I am researching various static analyzers and want to get a better understanding of how the symbolic execution in the clang static analyzer works.
Every implementation of symbolic execution has to make certain tradeoffs to be feasible.
I'm interested in the following issues:
How does the static analyzer approach the path explosion problem?
In this  presentation it is mentioned that there are budgets which limit the exploration after visiting the same node multiple times.
Are there any additional techniques to alleviate path explosion?
Yes, basically a number of different deterministic budgets and limits. A budget for the total number of nodes (the closest thing we have to a hard time limit), a budget for visiting a CFG block too many times (which sounds like what you're describing), a limit for callee function size and a recursion budget in interprocedural analysis, etc. One of my "favorite" limits is the rule to not consider a function for interprocedural analysis if it hit a budget last time we tried it; this one even works across otherwise unrelated symbolic execution entry points (within the same Clang instance, of course) (in hindsight, this was probably a bad idea; we're considering to replace it with something more predictable).
Secondly, I'm am wondering how it deals with symbolic values as indices for arrays (or symbolic pointer arithmetic).
I have read the paper about its memory model , but it doesn't seem to address this question.
All the approaches to the problem I know rely either on address concretization, creating a new path for every possible index or using a more powerful constraint solver (for example using theory of arrays).
An access to array through symbolic index produces a symbol that remembers, as part of its identity, that it was obtained by loading from *that* array by *that* symbolic index.
This is where support basically ends This guarantees that loading twice with the same symbolic index will produce the same value but we don't yet properly write down constraints over the new symbol in terms of constraints over array elements and constraints over the index value.

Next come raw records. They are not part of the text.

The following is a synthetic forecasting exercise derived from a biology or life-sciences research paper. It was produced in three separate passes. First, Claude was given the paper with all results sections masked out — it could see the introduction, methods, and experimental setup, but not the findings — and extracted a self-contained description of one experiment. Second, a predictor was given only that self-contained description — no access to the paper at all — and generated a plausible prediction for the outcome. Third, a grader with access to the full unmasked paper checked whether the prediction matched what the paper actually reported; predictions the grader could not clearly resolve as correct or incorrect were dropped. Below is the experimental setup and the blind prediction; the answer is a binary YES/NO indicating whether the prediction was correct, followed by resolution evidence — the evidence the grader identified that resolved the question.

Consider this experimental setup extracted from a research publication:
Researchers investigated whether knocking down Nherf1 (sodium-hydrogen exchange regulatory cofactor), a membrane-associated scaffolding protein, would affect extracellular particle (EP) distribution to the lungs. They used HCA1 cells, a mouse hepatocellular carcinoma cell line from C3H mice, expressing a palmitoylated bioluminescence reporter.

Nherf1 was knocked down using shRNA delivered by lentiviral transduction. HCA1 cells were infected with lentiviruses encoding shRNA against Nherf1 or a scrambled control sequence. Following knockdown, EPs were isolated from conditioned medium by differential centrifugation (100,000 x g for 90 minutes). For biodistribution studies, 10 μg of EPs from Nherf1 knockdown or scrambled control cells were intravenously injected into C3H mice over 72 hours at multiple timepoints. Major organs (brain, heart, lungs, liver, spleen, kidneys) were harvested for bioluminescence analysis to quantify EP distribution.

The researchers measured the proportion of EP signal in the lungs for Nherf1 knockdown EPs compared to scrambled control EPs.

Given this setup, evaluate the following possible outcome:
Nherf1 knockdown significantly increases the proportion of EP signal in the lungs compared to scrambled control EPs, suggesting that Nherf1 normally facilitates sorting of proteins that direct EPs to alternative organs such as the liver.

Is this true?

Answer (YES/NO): NO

This probably leads to bugs / false positives but I haven't seen much of those in practice (even though I can easily craft one). If we were to improve upon this, we'd probably go ahead with writing down a constraint like
a[i] == a || a[i] == a || a[i] == a
without splitting the execution path. And then hope that the solver will handle that.
Generally, our experience with powerful constraint solvers is relatively interesting. We have our custom constraint solver that's extremely primitive and barely correct but extremely fast. Replacing it with a full-featured SMT solver causes an unacceptable slowdown (like 20x or so). Our overall future direction is to go for cross-checking instead: use our fast solver for discovering bugs, and then invoke a stronger solver only when a potential bug is discovered. We have this implemented (with Z3 as a motivating example) and it was shown to noticeably improve precision without causing any noticeable slowdowns. One reason this isn't enabled for all users is because nobody is ready to contribute enough manpower to take responsibility of keeping Z3 running in practice - say, if there's a bug in Z3 that causes the static analyzer to crash, it may harm our users way more than the false positives it eliminates, and we'll most likely be unable to address it quickly enough. Also licensing concerns and usual LLVM external dependencies concerns.
If we actually had a chance to ship a strong SMT solver, we could totally take advantage of its array theory support as part of the cross-check pass.